**Exercise prompt**:
Copy out the lines below word for word, leaving out the pictures.

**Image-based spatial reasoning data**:
>>>>>
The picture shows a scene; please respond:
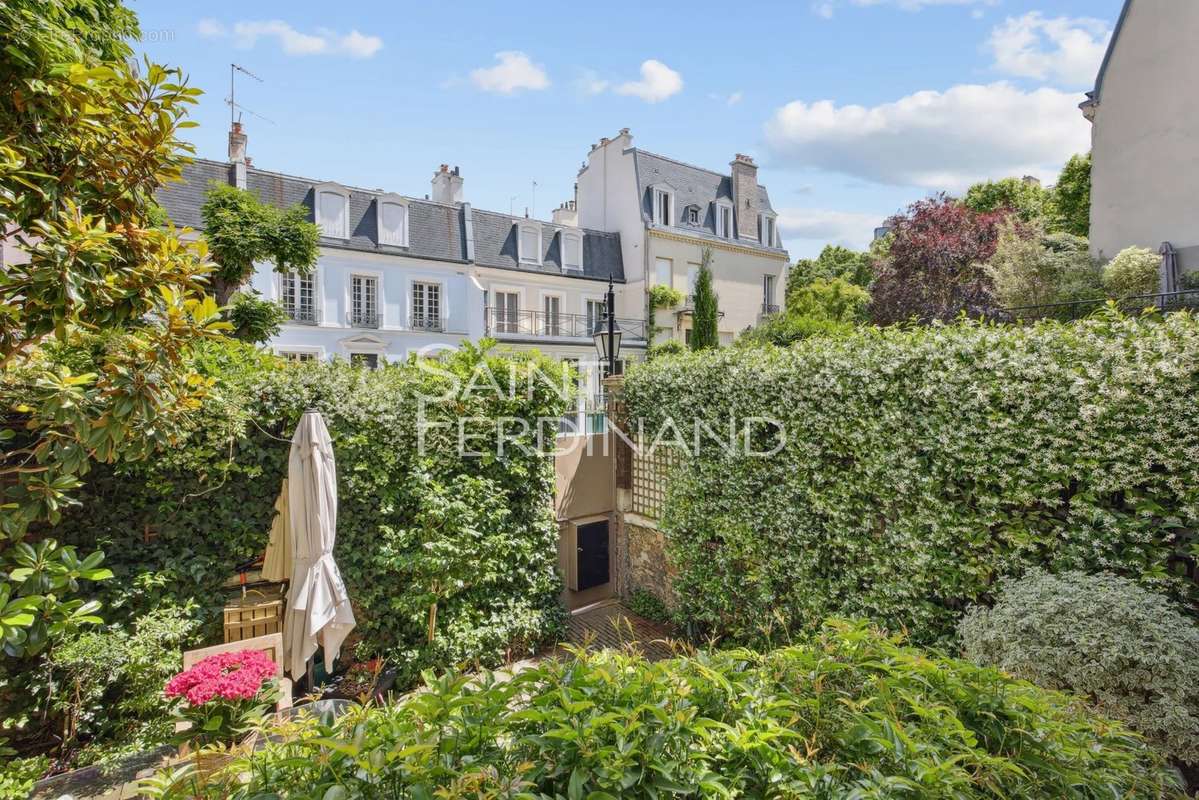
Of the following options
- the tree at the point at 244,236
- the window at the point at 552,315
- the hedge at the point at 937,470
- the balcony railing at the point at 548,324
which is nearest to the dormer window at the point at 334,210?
<<<<<
**Expected answer**:
The picture shows a scene; please respond:
Of the following options
- the tree at the point at 244,236
- the window at the point at 552,315
- the hedge at the point at 937,470
- the balcony railing at the point at 548,324
which is nearest to the dormer window at the point at 334,210?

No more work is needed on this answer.